### WHAT TO DO
A – Answer these from the essay about the word "me":
(i) What kind of gloves were in the bag during the walk?
(ii) At what outdoor temperatures are the sandals comfortable for walking?
(iii) Which state's weather is mentioned?
B – Carry on the essay about the word "me" from its final sentence onward.

### SOURCE PASSAGE
** START **

Thinking About The Word, "Me" - A Reply To A Question About "One Word To Describe Yourself"
"Me" - When You're Grown Up, Thinking About The Word, "Me", Can Be Very Different From Thinking About "Myself"
When I went looking through the HubPages "Answers" section earlier I'd just gotten back from a fairly long, cold, evening, walk that I took without changing into my warmer, "walking", shoes and without bothering to change the gloves in my bag from touch-screen gloves to regular ones. The touch-screen gloves (at least the ones I have) aren't good for cold because whatever it is that makes them "touch-screen" also makes your fingertips particularly cold when regular gloves (or no gloves at all) would be better.
The shoes out of which I did not change are the shoes in which I most feel like me. They're sandals, but they're more all-purpose sandals rather than very "Summer-looking" ones. They're air-filled and comfortable for walking (as long as the temperature outside is in the 50's or higher, which is was not at any point during the day today. Needless to say, once the sun went down so, too, did the 40's temperature).
When I set out a little before dark on a walk that I knew would end long after darkness had set in I knew that I should add another layer (to the already multiple layers that I was wearing), wear a scarf, change the shoes, and get out of those regular gloves. Limited as my wardrobe may be these days, I happen to have a "zillion" scarves, pairs of gloves in different colors, and any number of things that help prepare a person for a long walk on a cold night. With, however, only a half-baked effort at paying attention to staying warm, I decided tonight to "for once" forget about wearing clothes for the cold and/or the weather and instead wear what let me feel most like "me". For reasons I won't go more into here, I just needed (particularly tonight) to just feel more like me than like the person who dresses for the latest and ever-changing Massachusetts weather-of-the-moment.
I knew how it would go: I'd be reasonably comfortable for a short time, become increasingly uncomfortable as the walk went on, start to regret the shoe choice before even getting to where I was going, and regret any number of choices I'd made more and more as I faced the return walk, more cold, and more darkness. I knew how it would go. It's not like any of it is new to me. I just didn't care. After all, I've finally reached the point that a couple of leg injuries I've been working on for quite some time (years) are pretty much feeling good as new. Also feeling fairly new to me is having the luxury of thinking, "Yes, it's kind of cold out. I'll just walk fast." When it comes to that particular issue I'm kind of like a kid who has just reached his eighteenth birthday and goes a little wild until he reaches twenty-one and realizes how young eighteen actually really is.

** END **

Scene-based spatial questions
** START **

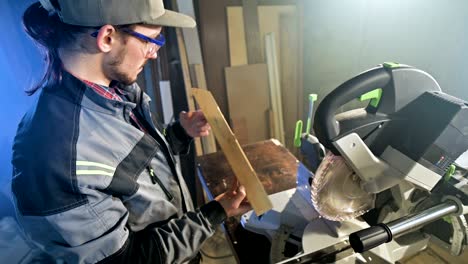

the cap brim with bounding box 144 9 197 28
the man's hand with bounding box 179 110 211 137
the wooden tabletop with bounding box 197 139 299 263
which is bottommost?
the wooden tabletop with bounding box 197 139 299 263

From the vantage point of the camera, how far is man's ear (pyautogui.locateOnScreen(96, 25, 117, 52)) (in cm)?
68

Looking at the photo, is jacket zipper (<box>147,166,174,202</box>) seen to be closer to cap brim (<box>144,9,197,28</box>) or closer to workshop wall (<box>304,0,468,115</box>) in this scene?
cap brim (<box>144,9,197,28</box>)

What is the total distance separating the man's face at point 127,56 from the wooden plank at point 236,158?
195 millimetres

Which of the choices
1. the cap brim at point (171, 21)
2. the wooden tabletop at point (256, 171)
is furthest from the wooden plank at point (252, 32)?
the cap brim at point (171, 21)

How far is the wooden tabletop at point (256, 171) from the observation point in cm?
96

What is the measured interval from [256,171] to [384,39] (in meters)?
1.91

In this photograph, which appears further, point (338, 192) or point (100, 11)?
point (338, 192)

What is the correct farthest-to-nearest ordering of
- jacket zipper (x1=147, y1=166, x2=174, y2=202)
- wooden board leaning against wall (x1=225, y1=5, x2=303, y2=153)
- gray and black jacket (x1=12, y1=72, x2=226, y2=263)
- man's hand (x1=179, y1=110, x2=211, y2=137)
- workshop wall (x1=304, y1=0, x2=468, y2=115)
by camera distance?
wooden board leaning against wall (x1=225, y1=5, x2=303, y2=153) < workshop wall (x1=304, y1=0, x2=468, y2=115) < man's hand (x1=179, y1=110, x2=211, y2=137) < jacket zipper (x1=147, y1=166, x2=174, y2=202) < gray and black jacket (x1=12, y1=72, x2=226, y2=263)

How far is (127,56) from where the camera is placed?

** END **

### ANSWERS FOR THIS EXERCISE
A –
(i) Touch-screen gloves.
(ii) In the 50's or higher.
(iii) Massachusetts.

B –
And, like that newly minted eighteen-year-old, yes I did regret (more than I'd imagined) a couple of walk-related choices. In any case, once I got back home with my good old keyboard I wasn't fit for any challenges (at least until the hot coffee, dinner, and aspirin kicked in). (I knew I should have eaten before I left but, again, I'd also made that particular choice that I knew I'd also regret but needed not to care.)
There's a reason that I've brought up all this stuff about the walk. The main point here, though, is that I was looking for something to do online that wasn't much of a challenge, and this particular question looked like about as little of a challenge as one might find.
How And Why I Decided To Settle On The Word, "Me"
The only one, single, word I can come up with is "me". It doesn't describe who/what I am to anyone else, but it's the only "one-word" thing I can think up (other than "human", which has been taken, or "person", or"woman" (still doesn't say enough) or "mother" (still doesn't say enough).
I've been through a bunch of "one-words" - my age, my race, my ancestral roots (mixed and therefore too many words). The word, "happy", occurred to me but would really (and I mean REALLY) require a whole, big, mix of qualifiers and disclaimers and any number of other things in order to be accurate. "Sad" wouldn't apply. "Miserable" would - but only in some ways and/or under some circumstances and/or at some times. Maybe "healthy" would (knock-on-wood and as far as I know), but these days I'm not sure I should be too free to claim that one. ("Basically and in all likelihood probably healthy" are more than one word.)
Going through them all, and a few other fleeting considerations, if I were to try to come up with something a little more descriptive than "me", I suppose, maybe, I'd go with "kind". That one's important to me (THE most important, as far as I'm concerned). Still, it, by itself, doesn't say an equal amount beyond just "me"; which leads back to that "lowest common denominator type of thinking" that would leave me with that one word, "me".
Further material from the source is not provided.